Task to complete
Transcribe the entries exactly as given and skip whatever images they hold.

Data provided
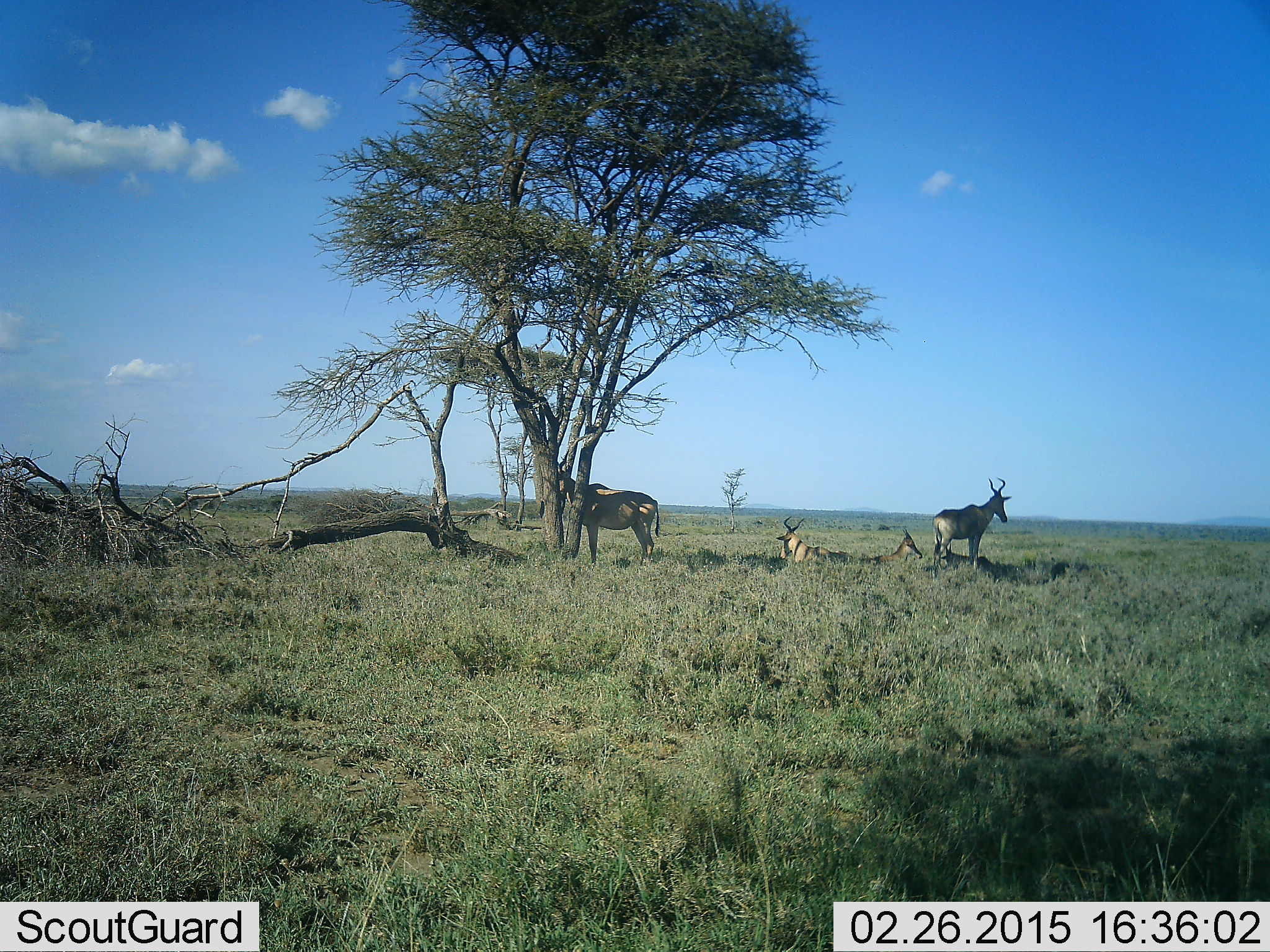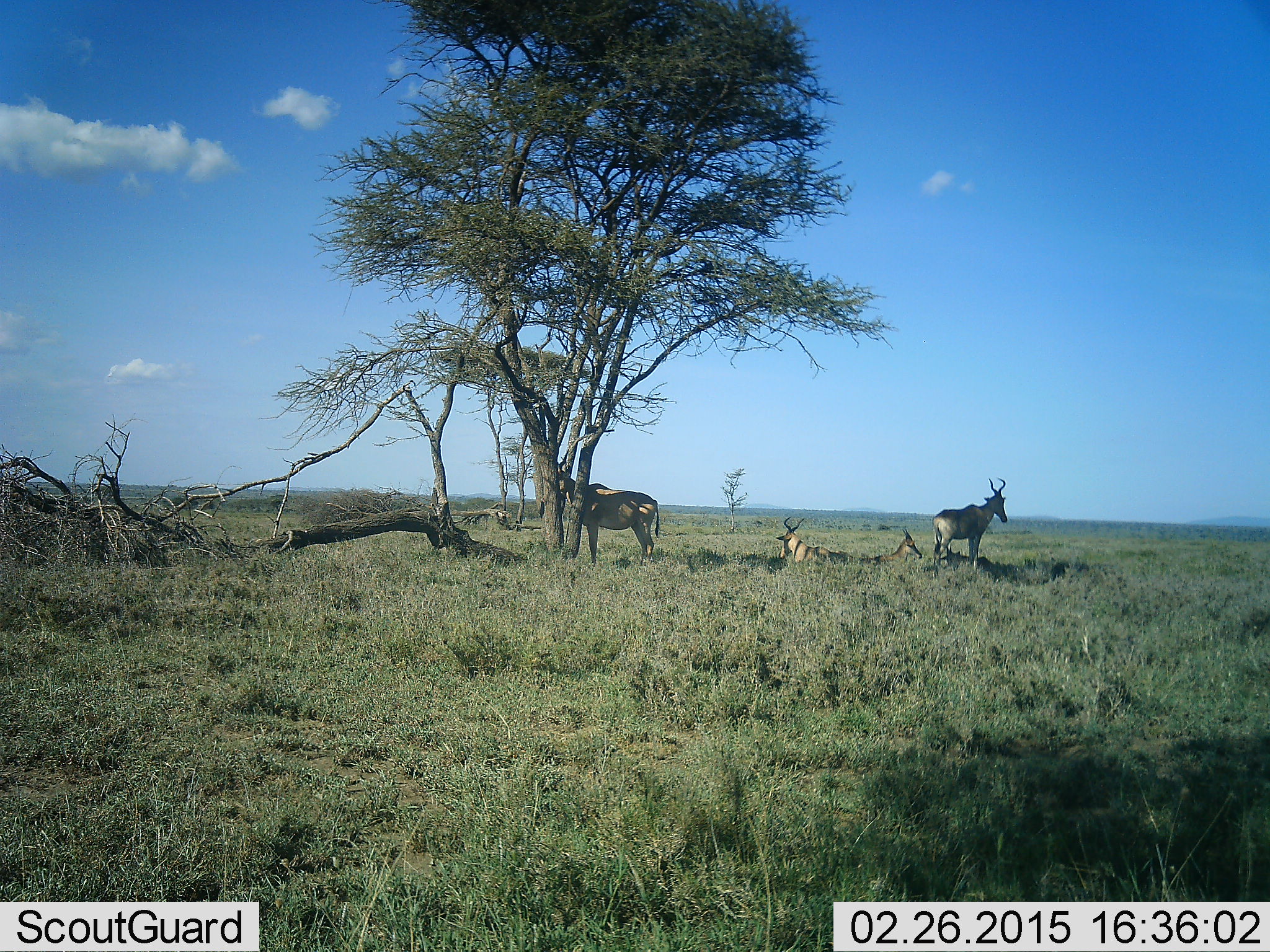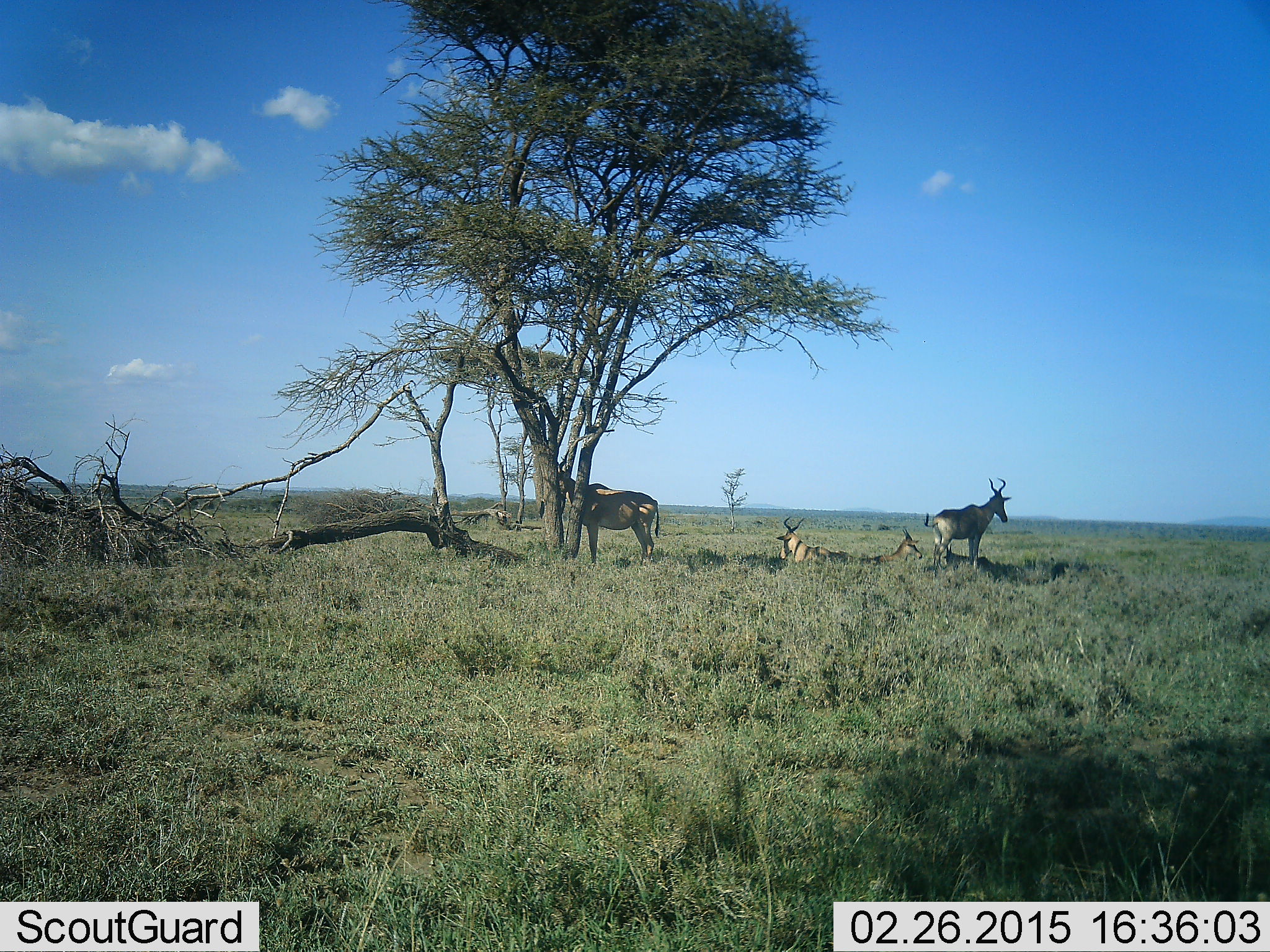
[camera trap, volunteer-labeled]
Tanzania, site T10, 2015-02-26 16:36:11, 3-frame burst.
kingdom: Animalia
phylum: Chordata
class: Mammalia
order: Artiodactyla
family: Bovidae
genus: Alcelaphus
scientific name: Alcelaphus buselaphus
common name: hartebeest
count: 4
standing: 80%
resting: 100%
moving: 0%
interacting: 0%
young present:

Answer below
[camera trap, volunteer-labeled]
Tanzania, site T10, 2015-02-26 16:36:11, 3-frame burst.
kingdom: Animalia
phylum: Chordata
class: Mammalia
order: Artiodactyla
family: Bovidae
genus: Alcelaphus
scientific name: Alcelaphus buselaphus
common name: hartebeest
count: 4
standing: 80%
resting: 100%
moving: 0%
interacting: 0%
young present:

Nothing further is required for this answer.